The church dates back to Norman times, circa 1132. In the 19th century it was restored by John Loughborough Pearson, with funding from Sir Tatton Sykes, 4th Baronet of nearby Sledmere House. Later his son, Sir Tatton Sykes, 5th Baronet, employed George Edmund Street to furnish the church. It was eulogised by Nicholas Pevsner and is a popular visitor attraction due to its unique interior; the walls and ceilings are decorated in colourful murals depicting various biblical scenes, in sharp contrast to the stark interior of many other churches, and it has highly geometric floors in the altar and nave. 
The mosaics in the sacristy are in the Cosmati style.

In 1823 Garton parish was in the Wapentake of Dickering, and the Liberty of St Peter.
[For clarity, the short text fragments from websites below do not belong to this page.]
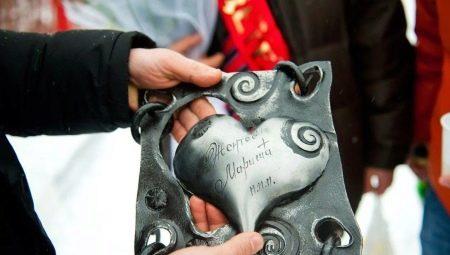 Ковані сувеніри (36 фото): підкови ручної роботи та інші оригінальні подарунки, виготовлені з металу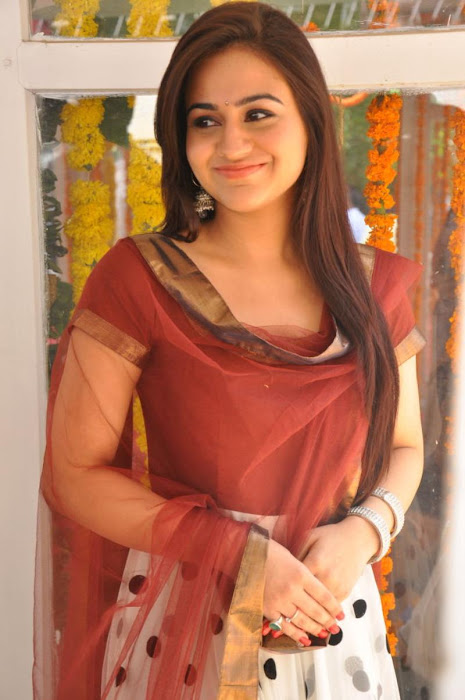 aksha hq latest photos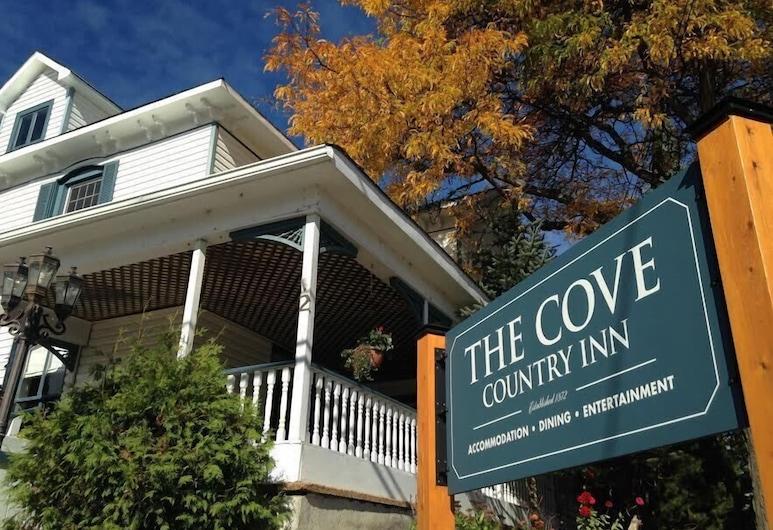 The Cove Country Inn, Westport, Hotel homlokzata
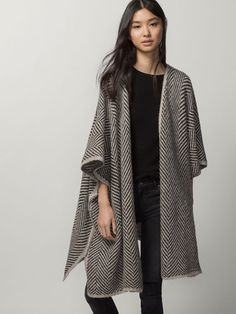 JACQUARD CAPE from massimo dutti with black skinny jeans black tee and over-the-knee suede black boots Capes & Ponchos, Style Minimaliste, Knitwear Fashion, Mode Hijab, Minimal Fashion, White Women, Pulls, Cardigans For Women, Dress To Impress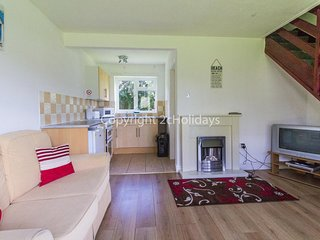 4 berth chalet to hire in just walking distance to Hemsby beach ref 18152B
There existed a Methodist chapel, and a school which was partly supported by revenue from shares in the Driffield Navigation. Population at the time was 357. Occupations included twelve farmers, three tailors, two butchers, two grocers, two wheelwrights, a blacksmith, a boot & shoe maker, and the landlords of The Three Tuns and The Chase Inn public houses. There was also a schoolmaster and five gentlemen.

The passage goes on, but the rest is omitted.